As a journalist, I had always avoided carrying the membership card of any political party, or other lobby group on the basis of maintaining objectivity. While editing energy Daily in 2003, I realised that individual journalists can only gain influence as far as media proprietors let them and that independence might protect your job inside the media, but it will not protect the truth. That apparent anomaly occurs because the principle is not practiced by those with power.
I moved to the northern rivers region of NSW because it has a strong Greens vote (then 10%), high rainfall and rich volcanic soil. It is one of the few places in Australia likely to get wetter under climate change. I ran for federal parliament in 2007, raising the vote by 7 percent and mounting a largely grass roots, social media campaign.
I served on various committees at a state level and became deeply embroiled in the Green politics which has recently (2017) raised its ugly head again. I ran for federal election four times, once against Prime Minister Kevin Rudd in 2013. I maintained active involvement in The Greens until 2016, resigning as convenor of the Qld Campaign Committee, and South Brisbane Greens, member of the management committee and the State Delegate Council.
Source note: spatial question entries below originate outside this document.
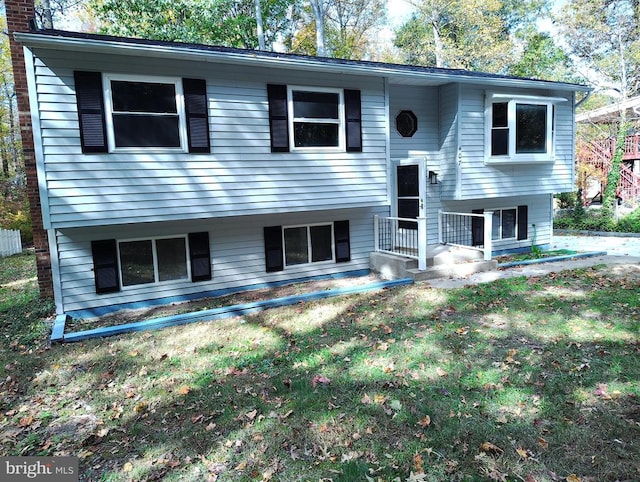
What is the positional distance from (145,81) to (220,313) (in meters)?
3.96

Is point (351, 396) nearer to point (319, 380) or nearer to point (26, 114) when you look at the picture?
point (319, 380)

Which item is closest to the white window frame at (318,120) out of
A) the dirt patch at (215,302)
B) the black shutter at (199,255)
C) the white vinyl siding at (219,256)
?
the white vinyl siding at (219,256)

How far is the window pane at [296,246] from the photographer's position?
28.9 ft

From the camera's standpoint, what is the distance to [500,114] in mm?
9797

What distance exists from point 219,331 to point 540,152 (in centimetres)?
880

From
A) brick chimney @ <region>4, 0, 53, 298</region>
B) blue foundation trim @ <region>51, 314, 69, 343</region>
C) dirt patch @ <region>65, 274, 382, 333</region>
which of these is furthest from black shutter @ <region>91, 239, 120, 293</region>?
brick chimney @ <region>4, 0, 53, 298</region>

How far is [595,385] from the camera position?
3.84 meters

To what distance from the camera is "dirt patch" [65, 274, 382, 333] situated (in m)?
6.87

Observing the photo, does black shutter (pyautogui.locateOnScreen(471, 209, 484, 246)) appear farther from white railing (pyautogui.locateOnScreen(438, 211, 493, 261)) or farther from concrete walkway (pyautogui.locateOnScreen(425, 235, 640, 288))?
concrete walkway (pyautogui.locateOnScreen(425, 235, 640, 288))

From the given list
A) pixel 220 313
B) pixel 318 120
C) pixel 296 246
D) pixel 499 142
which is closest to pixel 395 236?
pixel 296 246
The basis on which I joined the Greens was to “shine my light where it was darkest”. Fourteen years later, I have recognised that while that principle has some virtue, it is also important to allow your best light to shine. I have returned to coding, and to Griffith University to rediscover those throughlines that resonate most for me personally and where I can have the greatest impact.
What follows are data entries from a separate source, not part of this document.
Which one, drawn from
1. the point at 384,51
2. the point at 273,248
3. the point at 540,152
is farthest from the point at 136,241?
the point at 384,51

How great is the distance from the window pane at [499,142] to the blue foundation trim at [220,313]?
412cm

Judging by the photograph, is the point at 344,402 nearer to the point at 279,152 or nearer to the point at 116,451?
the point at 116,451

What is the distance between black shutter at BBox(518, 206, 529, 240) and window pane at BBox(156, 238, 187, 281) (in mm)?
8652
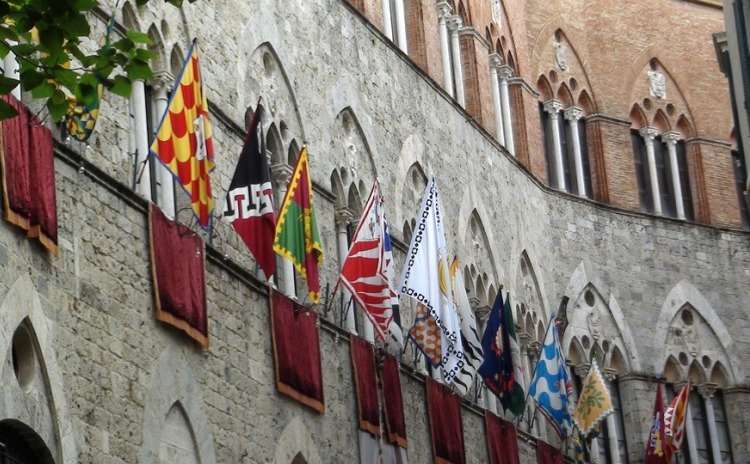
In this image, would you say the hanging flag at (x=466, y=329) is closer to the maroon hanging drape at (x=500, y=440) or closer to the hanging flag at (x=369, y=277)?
the hanging flag at (x=369, y=277)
pathmap is an application designed to support wellness practitioners interpret pathology results. Pathmap links a body of work about the detailed interplay between different aspects of pathology, biochemistry and nutrition to provide holistic insights into the patient’s condition.
Like many laboratory results, pathology are generally used as “traffic lights” where people pay little attention until they get a red light warning them that some parameter is out of limit. pathmap is an interface designed to help people see the results as a narrative. The pathmap interface shares many aspects of metadex and storylines.
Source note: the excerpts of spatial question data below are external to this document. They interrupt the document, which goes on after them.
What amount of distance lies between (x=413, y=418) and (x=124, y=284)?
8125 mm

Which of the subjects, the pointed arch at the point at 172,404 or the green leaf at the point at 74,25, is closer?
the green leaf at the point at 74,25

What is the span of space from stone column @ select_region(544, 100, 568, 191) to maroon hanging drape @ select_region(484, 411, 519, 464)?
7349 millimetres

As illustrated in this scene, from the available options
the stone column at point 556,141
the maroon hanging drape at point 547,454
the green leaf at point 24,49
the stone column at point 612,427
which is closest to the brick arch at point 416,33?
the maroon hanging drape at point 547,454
An ecommerce venture, designed to provide a retail platform for the many cottage industries, inventors and entrepreneurs on the northern NSW Coast who had little business and ecommerce experience and limited access to markets in the city.
It suffered from being a second (or sixth) string project when my focus was on radio, politics and comedy but battled on to become the Byron Green Building Centre of which I still own five percent.
In terms of technology and ecommerce, it did not do anything particularly innovative, though we did find a work around to some problems with sharing of postage and delivery information.
It did, however, reinforce my determination to build systems that aggregate and share content across disparate platforms and provide a commerce framework that allows networks of collaboration instead of the hub and spoke affiliate model created by the likes of Amazon, freelancer.com, ebay, et al.
A system for indexing metadata, Metadex was designed to provide contextual support for text searching and allow the content management systems then under development to share information effectively.
A US patent was applied before but the dot com crash took the company down before the patent was defended. Advances in text searching, artificial intelligence and XML protocols have rendered redundant the urgency for the system, however indexing metadata is still useful and the attribution of meaning using a dense and well indexed system has powerful applications.
Certainly there is more need than ever to effetively be able to share aggregate and organise content.
The Content Management systems built to realise Metadex, UConstruct and Proton morphed into Open Source projects: Proton lives on today as Joomla, though the metadex was removed under Mambo, and the content sharing hooks were removed in Joomla 1.1.